Musikgeschmack in Breslau

[89] Der Musikgeschmack des Breslauer Publikums war zur Zeit als Carl Maria dort sein Amt antrat, noch ein ziemlich unausgebildeter, obgleich Sinn für die Tonkunst herrschte und gute Musiker daselbst wohnten. Einen Theil der Schuld hieran trug die Organisation, wenn wir uns so ausdrücken dürfen, dieses Publikums. Es herrschte ein mit seltener Schärfe ausgeprägter Kastengeist, der durch die strenge Sonderung der Klassen der bürgerlichen Gesellschaft, die ins Lebenführung gemeinnütziger Unternehmungen ungemein erschwerte. Der höhre, reiche Adel der Provinz lebte im Sommer auf seinen Gütern und brachte, wenn er im Winter in die Stadt strömte, wenig Laune und Fähigkeit mit, sich den feineren Lebensgenüssen hinzugeben. Der ärmere Adel diente in der Armee oder hatte in ihr gedient, auch ihm wohnte gerade kein mäcenatischer Geist bei. Auch die obern Stellen der Beamtenwelt bevölkerte dieser ärmere Adel, der seine Erziehung in der Mitte von Standesgenossen in einem Militärstaate erhalten hatte. Diese Klasse des Breslauer Publikums, die sich in horizontaler, strenger Schicht von den andern schied, war daher mit sehr weniger Ausnahme für die Pflege der Musik, in so weit sie nicht Tafel- oder Tanzmusik hieß, null und nichtig.[89]

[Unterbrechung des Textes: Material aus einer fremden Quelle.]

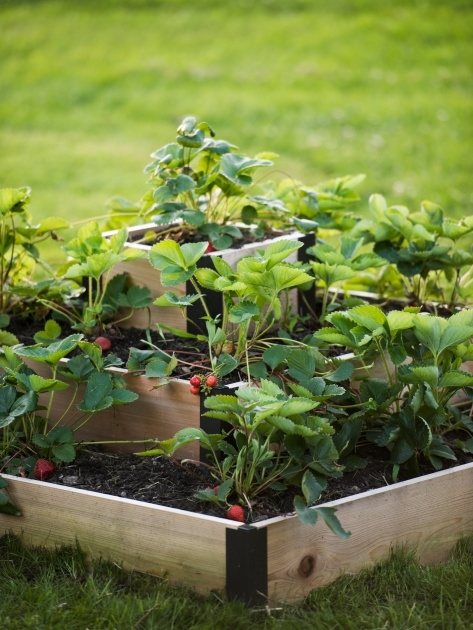 Fantastic 3 Tier Strawberry Planter Photo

Die Geldaristokratie war stark aus den Bekennern mosaischen Glaubens rekrutirt und so oft man bei diesen, in consolidirten Verhältnissen, Kunstliebe findet, so selten war sie bei den Emporkömmlingen der aufblühenden Stadt heimisch, die, mehr als für den guten Ton der Gesellschaft dienlich, die cavaliermäßigen Sitten des spielenden, reitenden, singenden und zechenden Adels unglücklich copirten.

Die Kunst fand daher ihre Heimath in den verhältnißmäßig kleinen und mittelmäßig begüterten Kreisen, der der Universität attachirten Gelehrten, der mittleren Beamtencategorie und des christlichen Kaufmanns- und Bürgerstandes, wo, wie nicht zu läugnen ist, viele Herzen warm für sie schlugen. Diese Formation des Publikums war leider von allen diejenige, in der Carl Maria's äußere und innere Wesenheit am wenigsten Wurzel schlagen konnte. Der scharf gesonderte, reiche Adel nahm es ihm übel, daß er, der Adlige, Musikant war, der ärmere Adel zog sich von dem Fremden zurück, der Bürgerstand mißtraute ihm als Adligen. So trat er von Vorurtheilen begrüßt und von ihnen geleitet in einen Thätigkeitskreis, zu dessen Ausfüllung, schon unter günstigen Verhältnissen, seine jugendlichen Kräfte kaum ausgereicht haben würden und in dem er sich niemals heimisch und wohl fühlen konnte, wo er aber, als Künstler, Dirigent und Mensch, ein Indien von Reichthum an Erfahrung sammeln sollte.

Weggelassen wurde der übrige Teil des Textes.